In fact, this mindset didn’t just develop at Oberlin. Fernald had contemplated auditioning for the conservatory after her acceptance into the college because the approval of a musical institution felt like an all-or-nothing. “I had a phase of thinking, ‘If I don’t go to a conservatory, I will never play music again!’” Fernald loved percussion on the whole, but felt studies in classical music were not worth exploring for five years in a Dual-Degree program — especially since none of her interests favor the Western canon. 

Fernald’s story reveals a narrative nearly all non-conservatory musicians at Oberlin share with their passion for music: do words on a transcript or a bachelor’s degree mean anything? The short answer is no. The long answer, as Fernald learned, is a process that slowly unravels over a decade in tiny gradual shifts. “What I realized is that it’s never the end… because it’s just drums. And you can play drums forever if you want, and you’ll just keep getting better regardless of how quickly that happens.” 

Fernald on drumset

Her musical journey is a work in progress. Reflecting on a few tendencies, habits, and realizations she had collected over the years, Fernald thought that somehow, if she just had the percussion degree to put a name to things, she would feel more comfortable playing loudly in a Robertson practice room. And she would take more seriously the words of praise she received from professors and mentors. Yet, these moments of external validation would fade, leaving her feeling like an imposter. The only approval Fernald was looking for — or really, the approval any artist looks for—comes from the self.
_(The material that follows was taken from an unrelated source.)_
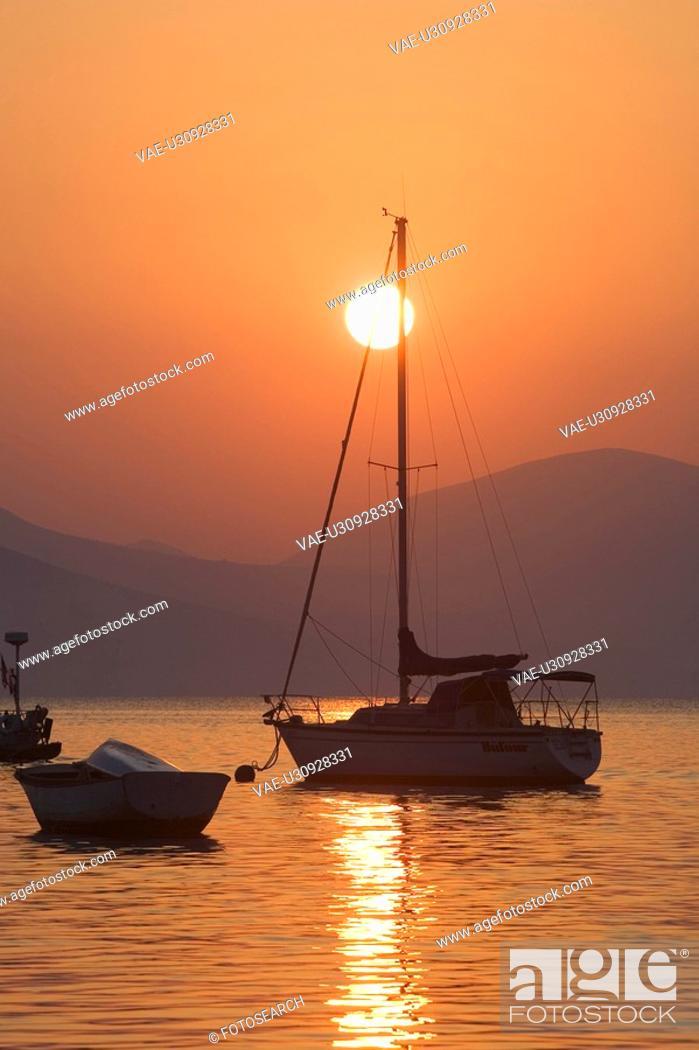 Stock Photo: Boat, Dusk, Glow, Mountain, Mountain Range.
Gender has also influenced how Fernald approaches music. Not wanting to take up space, be loud, or be heard making mistakes, were all things she feared would be attributed to her gender by male musicians. “Being socialized as a woman, and having thoughts about whether or not I deserve to take up space in a place if I feel under-qualified to be there, means I didn’t go for certain opportunities that guys would have, and did.” 

Fernald’s Watson project, “Gender Inclusivity and Pedagogical Techniques in Percussion Groups,” will focus on how female musicians around the world are transforming traditional performance spaces into ones that are inclusive. 

Tracing the male-dominated history of Steel Pan, Gamelan, and Taiko percussion, Fernald said how lucky she was to have grown up with women and “non-dudes” who made space for her in music. Recalling her all-female middle school percussion section, and her hiring as an accompanist by Oberlin Dance Professor Holly Lopez over conservatory musicians, Fernald feels that non-men offering support to other non-men in performance spaces is necessary. “I try to pay that back. I do as much of that as I can.”

Looking to the future, Fernald will hold a Watson in one hand and a Physics degree in another. Fernald says she has no plan on being a “straight up physicist,” and originally studied physics only to gain a pathway into environmental problem solving. She sees her career as open ended with a lot of ways to live a “meaningful life.” When looking back at all of her “seemingly unrelated stuff” during her Bachelor’s — she was even awarded a 2018 Winter Term Shansi Fellowship to study the environmental impact of Bamboo Bicycles in Beijing and Shanghai— she offers wisdom that many neurotic graduates might need to hear.

“The only related thing is that it’s all stuff I thought was cool and wanted to do. I don’t know how it will all fit together, but so far it’s fit together quite well, and I feel good, and I’m good with myself, and that’s all I need.” With covid-19 throwing a wrench into any future plans, the grounds are shaky at the moment for her Watson. Yet, with vaccinations in sight, the awardee still plans on traveling to Trinidad and Tobago, Indonesia, and Japan. Her Watson studies are all rooted in group practices where the strength of any performer depends on how tuned into one another they are. Fernald can only describe this sharing of energy as “joy.” The musician also reflects on how she has no end “product” in mind during her Watson year. “I’m not trying to get anything out of anyone. It’s just playing music together. That’s not the concrete objective some fellowships would look for, but I think that’s the way to do it.”